§ What you need to do:
Produce an exact transcription of the data, with the images left out.

▬▬▬▬▬▬▬▬▬▬

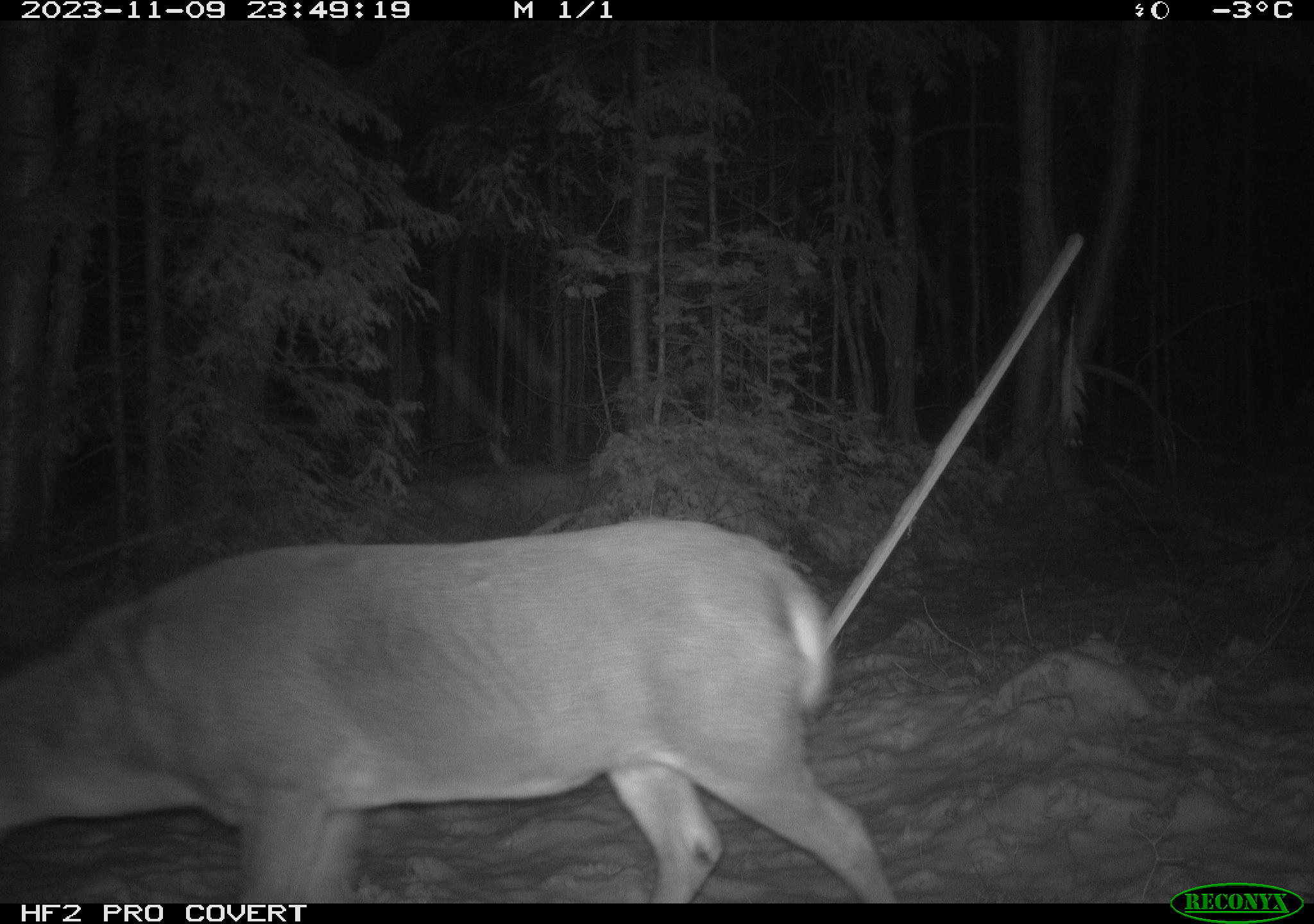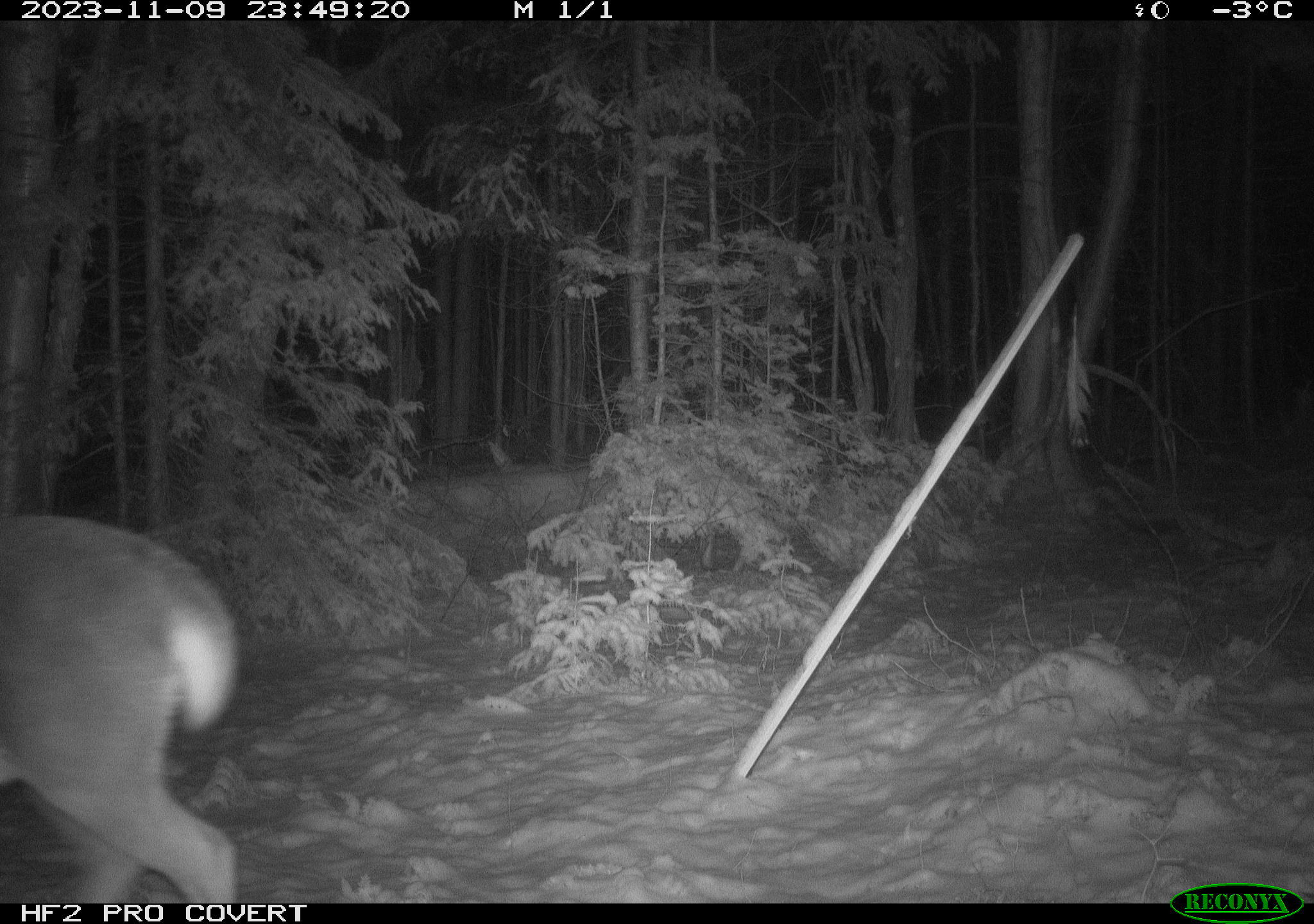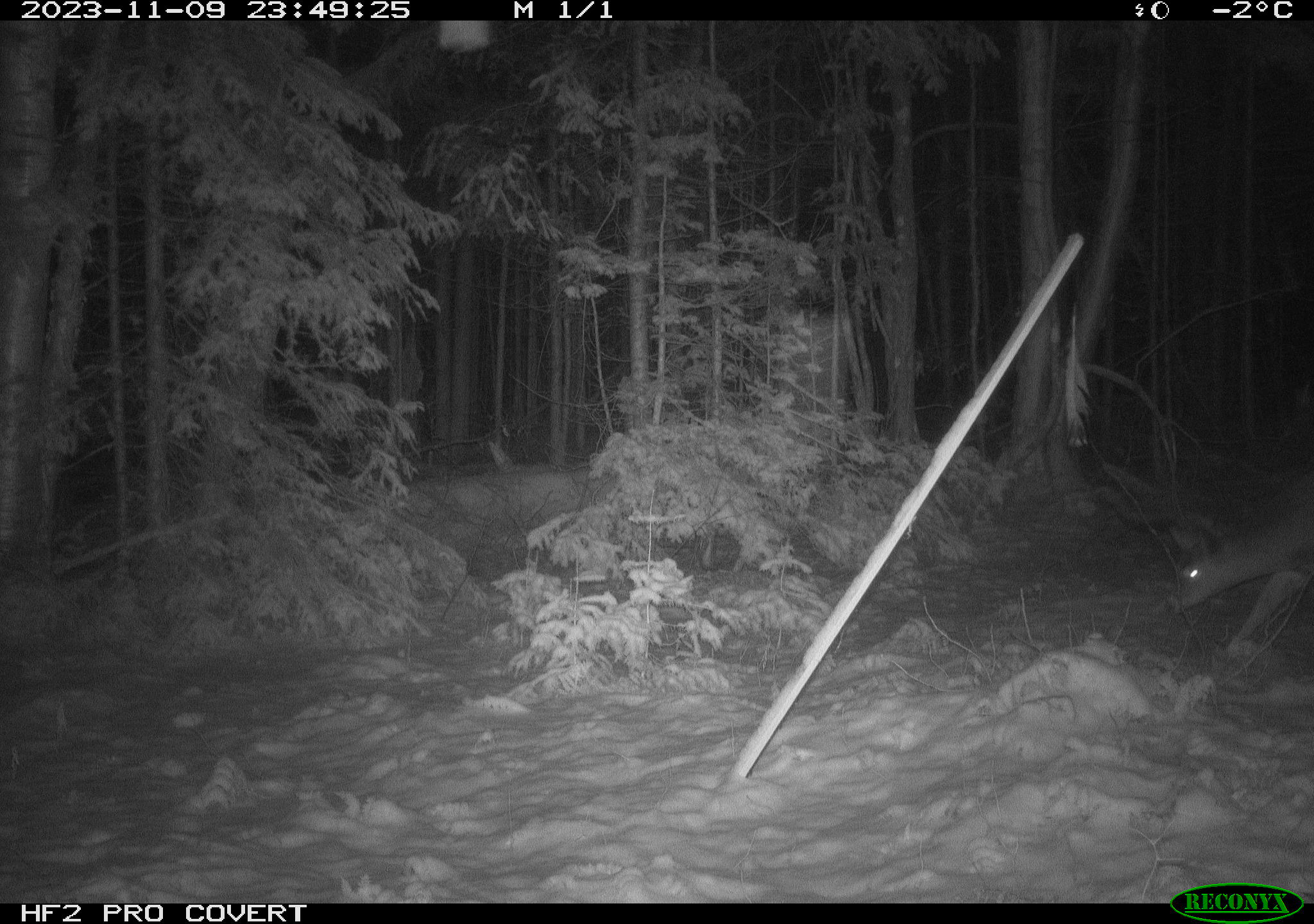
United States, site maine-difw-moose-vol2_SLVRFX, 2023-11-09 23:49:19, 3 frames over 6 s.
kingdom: Animalia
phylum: Chordata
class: Mammalia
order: Artiodactyla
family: Cervidae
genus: Odocoileus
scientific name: Odocoileus virginianus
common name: white-tailed deer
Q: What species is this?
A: White-tailed deer (Odocoileus virginianus).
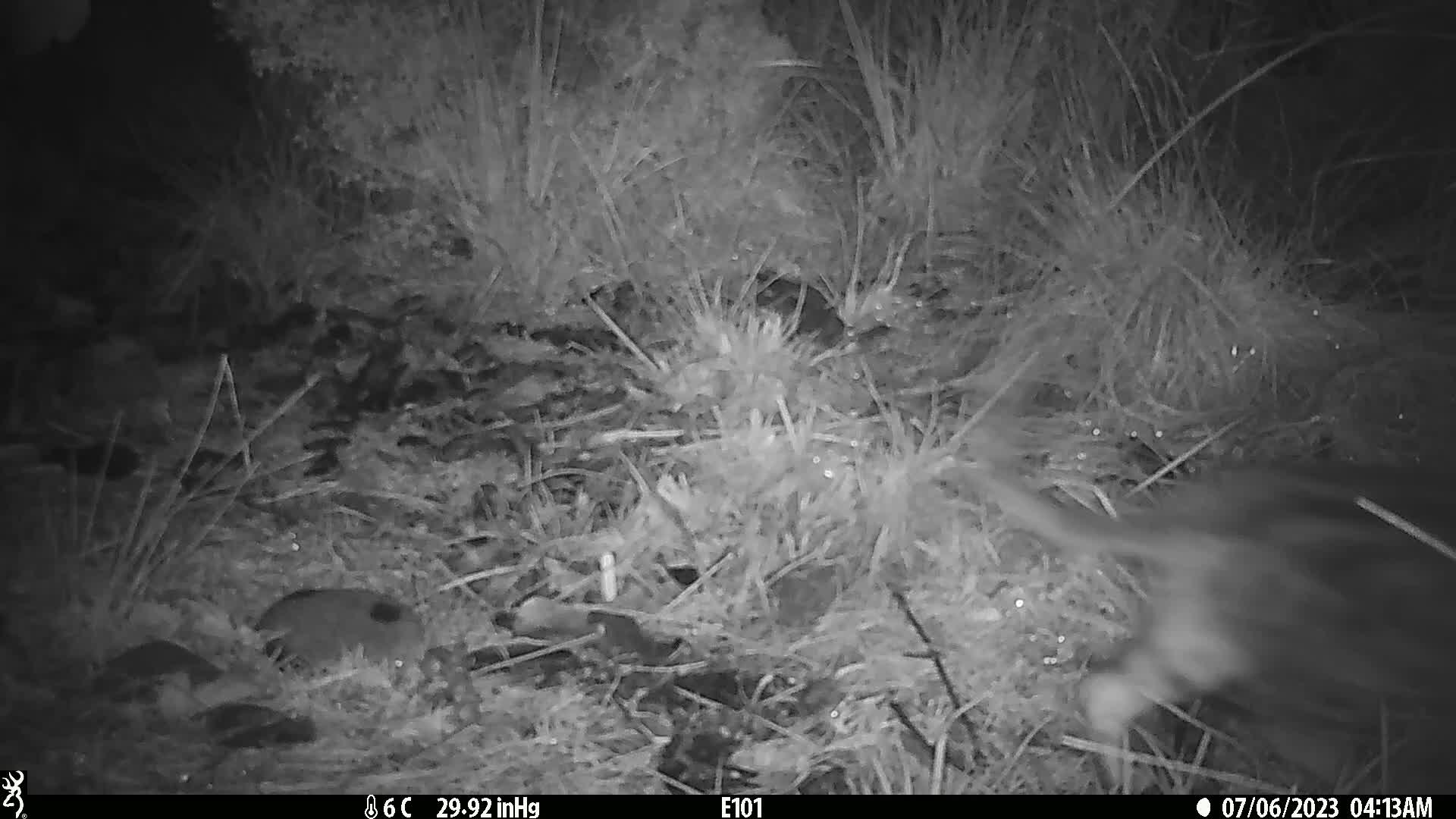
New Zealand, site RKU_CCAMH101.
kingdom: Animalia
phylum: Chordata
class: Mammalia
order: Carnivora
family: Felidae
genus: Felis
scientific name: Felis catus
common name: domestic cat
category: cat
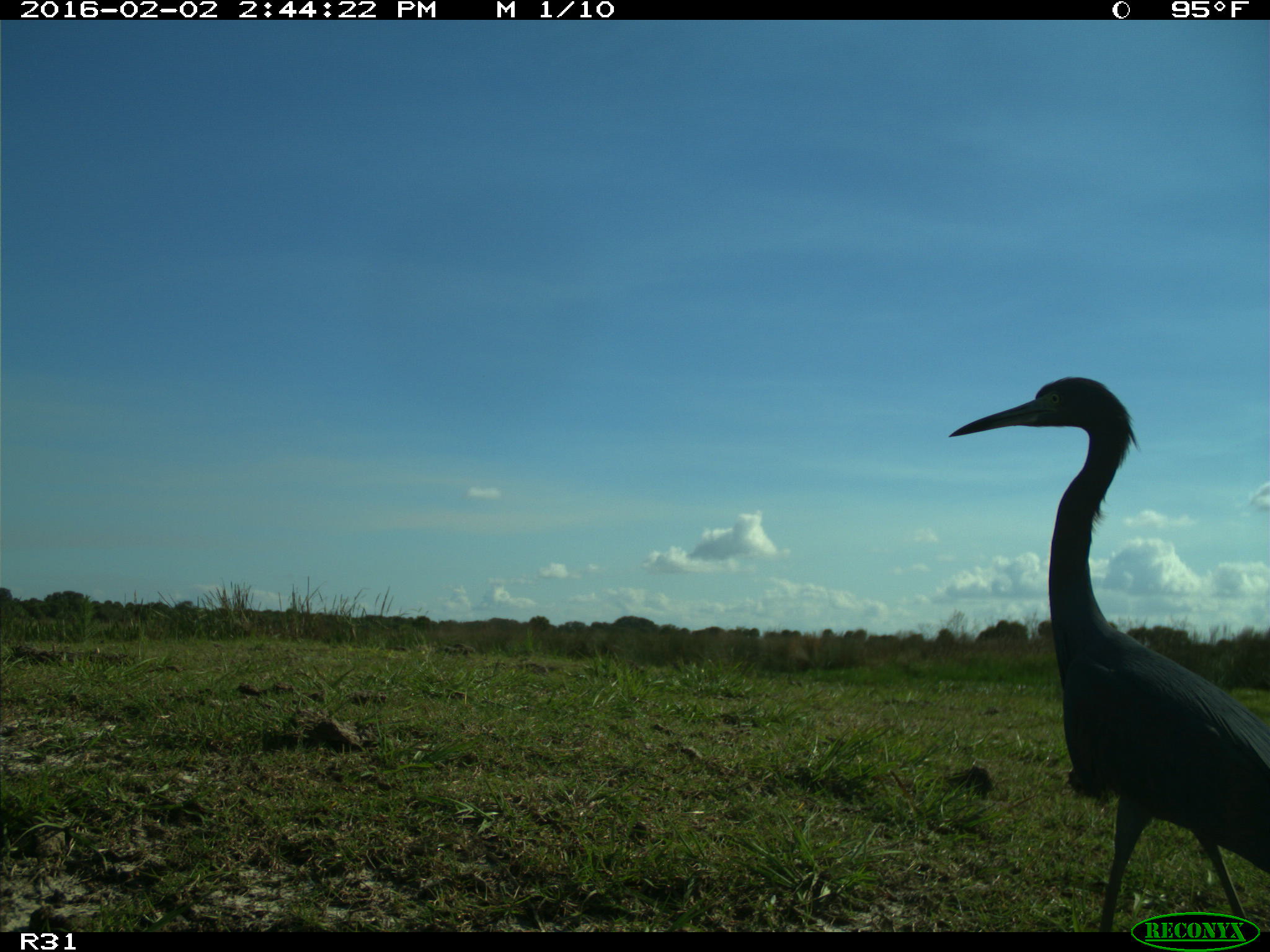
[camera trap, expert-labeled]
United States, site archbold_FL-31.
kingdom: Animalia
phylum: Chordata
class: Aves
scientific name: Aves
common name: birds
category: unidentified bird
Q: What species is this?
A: Unidentified bird (birds) (Aves).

▬▬▬▬▬▬▬▬▬▬

§ Solution to this exercise:
United States, site maine-difw-moose-vol2_SLVRFX, 2023-11-09 23:49:19, 3 frames over 6 s.
kingdom: Animalia
phylum: Chordata
class: Mammalia
order: Artiodactyla
family: Cervidae
genus: Odocoileus
scientific name: Odocoileus virginianus
common name: white-tailed deer
Q: What species is this?
A: White-tailed deer (Odocoileus virginianus).
New Zealand, site RKU_CCAMH101.
kingdom: Animalia
phylum: Chordata
class: Mammalia
order: Carnivora
family: Felidae
genus: Felis
scientific name: Felis catus
common name: domestic cat
category: cat
[camera trap, expert-labeled]
United States, site archbold_FL-31.
kingdom: Animalia
phylum: Chordata
class: Aves
scientific name: Aves
common name: birds
category: unidentified bird
Q: What species is this?
A: Unidentified bird (birds) (Aves).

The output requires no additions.